> _Stated task A_
Reproduce the passage on border enforcement in full, word for word.

> _Document segment_
■ ■ ■ ■
Contemplating Trump’s rhetoric decrying U.S. “open borders” while in the shadow of the wall is absurd. Up the hill from where I stood with the teachers, a tall post holding several cameras—a remote video surveillance system, in official parlance—stares along the international boundary and into Mexico. I’ve been coming to this border—an hour away from my home in Tucson, Arizona—for 30 years, and these cameras have been here the entire time. Underneath them, Border Patrol agents watch the boundary line, unmoving during eight-hour shifts. This three-pronged logic of border enforcement dates back to the 1990s Clinton administration: barrier, armed agents, and technology.

While Trump campaigned in 2016 as if there were no wall, its construction here began in 1995, when I arrived at the Nogales border for the first time. That year the government replaced chain-link fences with a 15-foot wall of rusty-looking metal once used as makeshift landing strips during the Vietnam and Persian Gulf Wars. They were the blueprints for a new strategy, still in place today: prevention through deterrence. Block off the traditional crossing routes in the border cities, and the surrounding deserts would be potentially “mortal,” a 1994 Border Patrol memorandum explained. It was a prophecy: At least 10,000 people have died crossing the border since then.

During the Clinton era, border and immigration enforcement budgets nearly tripled—from roughly $1.5 billion to over $4.2 billion in 2000. Then came 9/11. In its aftermath, the George W. Bush administration brought enforcement to unseen levels, converting the border into another flank in the War on Terror.
■ ■ ■ ■
> _Input material_
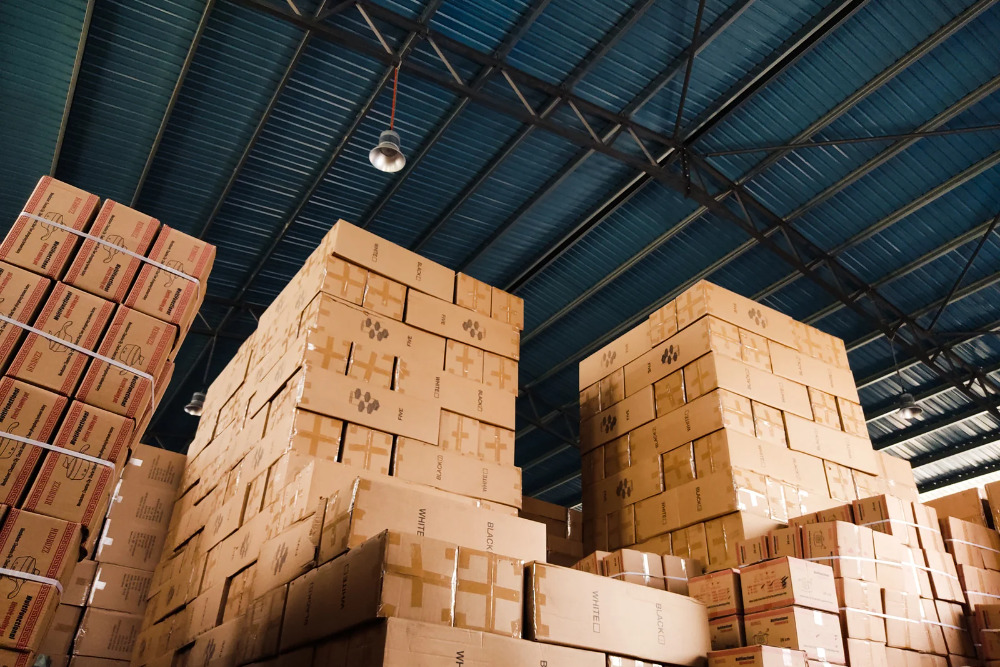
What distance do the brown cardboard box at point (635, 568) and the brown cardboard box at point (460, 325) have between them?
1.90m

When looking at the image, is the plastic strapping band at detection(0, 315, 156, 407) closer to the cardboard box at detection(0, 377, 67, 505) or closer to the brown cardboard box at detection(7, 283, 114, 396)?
the brown cardboard box at detection(7, 283, 114, 396)

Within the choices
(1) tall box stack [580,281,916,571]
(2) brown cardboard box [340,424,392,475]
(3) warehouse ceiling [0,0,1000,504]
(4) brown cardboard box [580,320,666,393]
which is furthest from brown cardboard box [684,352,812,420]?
(3) warehouse ceiling [0,0,1000,504]

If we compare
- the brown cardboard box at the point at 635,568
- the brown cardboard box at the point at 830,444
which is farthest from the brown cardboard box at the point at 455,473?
the brown cardboard box at the point at 830,444

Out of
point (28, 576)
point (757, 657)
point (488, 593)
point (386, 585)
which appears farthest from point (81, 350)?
point (757, 657)

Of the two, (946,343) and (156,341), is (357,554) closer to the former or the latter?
(156,341)

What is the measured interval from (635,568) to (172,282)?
3674 mm

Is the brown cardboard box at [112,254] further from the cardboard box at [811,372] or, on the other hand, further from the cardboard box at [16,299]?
■ ■ ■ ■
> _Stated task B_
Count the lines in the entries that contain the word "What". Reply with only that number.

> _Written reply A_
Contemplating Trump’s rhetoric decrying U.S. “open borders” while in the shadow of the wall is absurd. Up the hill from where I stood with the teachers, a tall post holding several cameras—a remote video surveillance system, in official parlance—stares along the international boundary and into Mexico. I’ve been coming to this border—an hour away from my home in Tucson, Arizona—for 30 years, and these cameras have been here the entire time. Underneath them, Border Patrol agents watch the boundary line, unmoving during eight-hour shifts. This three-pronged logic of border enforcement dates back to the 1990s Clinton administration: barrier, armed agents, and technology.

While Trump campaigned in 2016 as if there were no wall, its construction here began in 1995, when I arrived at the Nogales border for the first time. That year the government replaced chain-link fences with a 15-foot wall of rusty-looking metal once used as makeshift landing strips during the Vietnam and Persian Gulf Wars. They were the blueprints for a new strategy, still in place today: prevention through deterrence. Block off the traditional crossing routes in the border cities, and the surrounding deserts would be potentially “mortal,” a 1994 Border Patrol memorandum explained. It was a prophecy: At least 10,000 people have died crossing the border since then.

During the Clinton era, border and immigration enforcement budgets nearly tripled—from roughly $1.5 billion to over $4.2 billion in 2000. Then came 9/11. In its aftermath, the George W. Bush administration brought enforcement to unseen levels, converting the border into another flank in the War on Terror.

> _Written reply B_
2